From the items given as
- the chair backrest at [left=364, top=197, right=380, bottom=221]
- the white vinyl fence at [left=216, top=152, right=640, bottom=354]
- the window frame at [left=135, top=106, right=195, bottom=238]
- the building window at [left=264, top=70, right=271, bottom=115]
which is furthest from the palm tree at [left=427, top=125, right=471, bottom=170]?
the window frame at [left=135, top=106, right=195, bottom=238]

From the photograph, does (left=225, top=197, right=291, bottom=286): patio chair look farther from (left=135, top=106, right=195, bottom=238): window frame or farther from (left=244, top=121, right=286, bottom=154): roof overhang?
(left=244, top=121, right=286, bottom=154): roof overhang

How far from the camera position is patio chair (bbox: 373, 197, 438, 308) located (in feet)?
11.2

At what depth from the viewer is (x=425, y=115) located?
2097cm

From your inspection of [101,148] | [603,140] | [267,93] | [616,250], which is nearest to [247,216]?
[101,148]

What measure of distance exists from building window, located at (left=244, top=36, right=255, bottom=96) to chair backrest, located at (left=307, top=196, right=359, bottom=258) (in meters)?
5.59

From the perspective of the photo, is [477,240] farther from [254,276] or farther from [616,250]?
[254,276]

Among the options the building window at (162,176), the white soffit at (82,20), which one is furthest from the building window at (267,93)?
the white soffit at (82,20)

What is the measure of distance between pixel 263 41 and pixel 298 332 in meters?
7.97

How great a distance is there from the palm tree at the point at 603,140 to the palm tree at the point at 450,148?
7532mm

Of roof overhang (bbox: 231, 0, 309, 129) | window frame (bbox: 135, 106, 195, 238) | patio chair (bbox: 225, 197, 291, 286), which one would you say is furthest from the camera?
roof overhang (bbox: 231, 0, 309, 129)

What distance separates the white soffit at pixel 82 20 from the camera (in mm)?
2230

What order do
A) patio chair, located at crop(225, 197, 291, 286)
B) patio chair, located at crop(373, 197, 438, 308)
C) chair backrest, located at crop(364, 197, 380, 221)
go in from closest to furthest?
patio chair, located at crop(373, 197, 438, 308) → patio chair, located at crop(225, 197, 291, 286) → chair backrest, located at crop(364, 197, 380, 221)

Task statement —
Rewrite all the records above, replacing "palm tree" with "date palm" wherever it occurs and leaving everything else unchanged.

Task result —
From the items given as
- the chair backrest at [left=364, top=197, right=380, bottom=221]
- the white vinyl fence at [left=216, top=152, right=640, bottom=354]
- the window frame at [left=135, top=106, right=195, bottom=238]
- the building window at [left=264, top=70, right=271, bottom=115]
which is furthest from the date palm at [left=427, top=125, right=471, bottom=170]?
the window frame at [left=135, top=106, right=195, bottom=238]

From the photograph, does (left=225, top=197, right=291, bottom=286): patio chair look farther from (left=135, top=106, right=195, bottom=238): window frame or farther from (left=244, top=121, right=286, bottom=154): roof overhang?
(left=244, top=121, right=286, bottom=154): roof overhang

How far from the camera position is patio chair (bbox: 373, 197, 438, 308) located (in feet)?
11.2

At what depth from the viewer is (x=425, y=115) located?
2097cm

From your inspection of [101,148] | [603,140] | [267,93] | [616,250], which is nearest to [247,216]?
[101,148]

What measure of distance exists from building window, located at (left=244, top=36, right=255, bottom=96) to chair backrest, located at (left=307, top=196, right=359, bottom=258) (in meters)?
5.59

From the perspective of the photo, is [477,240] farther from [254,276] or farther from [616,250]?
[254,276]

Among the options the building window at (162,176), the white soffit at (82,20), which one is furthest from the building window at (267,93)?
the white soffit at (82,20)

What is the measure of distance between pixel 263 41 and pixel 298 332 in meters?
7.97

How great a distance is there from the date palm at the point at 603,140 to the date palm at the point at 450,148?
7532mm

Of roof overhang (bbox: 231, 0, 309, 129) | window frame (bbox: 135, 106, 195, 238) | patio chair (bbox: 225, 197, 291, 286), which one would you say is furthest from the camera?
roof overhang (bbox: 231, 0, 309, 129)

What distance separates the white soffit at pixel 82 20 from the camera (in mm)?
2230

What order do
A) patio chair, located at crop(225, 197, 291, 286)
B) patio chair, located at crop(373, 197, 438, 308)
C) chair backrest, located at crop(364, 197, 380, 221)
go in from closest to furthest?
patio chair, located at crop(373, 197, 438, 308) → patio chair, located at crop(225, 197, 291, 286) → chair backrest, located at crop(364, 197, 380, 221)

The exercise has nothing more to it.